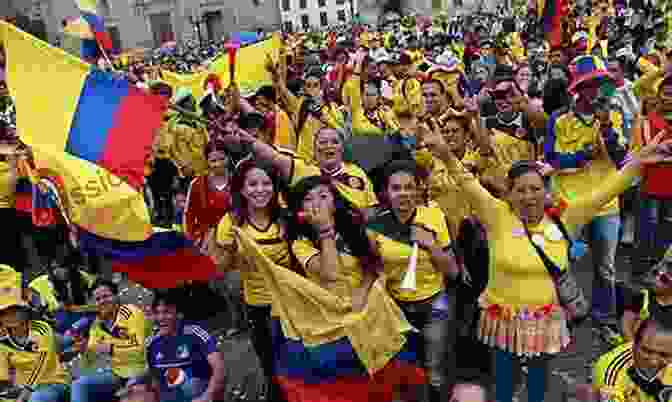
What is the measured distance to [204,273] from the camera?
13.0 feet

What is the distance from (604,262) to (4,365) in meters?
4.10

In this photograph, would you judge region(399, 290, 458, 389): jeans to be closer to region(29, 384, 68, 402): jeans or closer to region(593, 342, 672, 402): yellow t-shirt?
region(593, 342, 672, 402): yellow t-shirt

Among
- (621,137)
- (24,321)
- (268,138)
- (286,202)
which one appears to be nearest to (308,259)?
(286,202)

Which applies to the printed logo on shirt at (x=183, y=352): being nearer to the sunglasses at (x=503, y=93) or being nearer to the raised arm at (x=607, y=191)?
the raised arm at (x=607, y=191)

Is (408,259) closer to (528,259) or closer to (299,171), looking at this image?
(528,259)

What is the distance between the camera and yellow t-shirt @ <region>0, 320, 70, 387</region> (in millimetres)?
3951

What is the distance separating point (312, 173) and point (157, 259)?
110 centimetres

■ Problem requirements: Repeat exactly, and only, the lines of the records above, starting with the line that contains "Which applies to" and ending with the final line, both included.

■ Result of this exercise:
Which applies to the printed logo on shirt at (x=183, y=352): being nearer to the sunglasses at (x=503, y=93) or being nearer to the raised arm at (x=607, y=191)?
the raised arm at (x=607, y=191)

Is (408,259) closer to (528,259) or closer to (299,171), looking at this image?
(528,259)

What is the distance between the camera and yellow t-shirt @ <region>0, 320, 70, 387</region> (in millimetres)?
3951

What is the distance separating point (312, 173) and point (157, 259)?
110 centimetres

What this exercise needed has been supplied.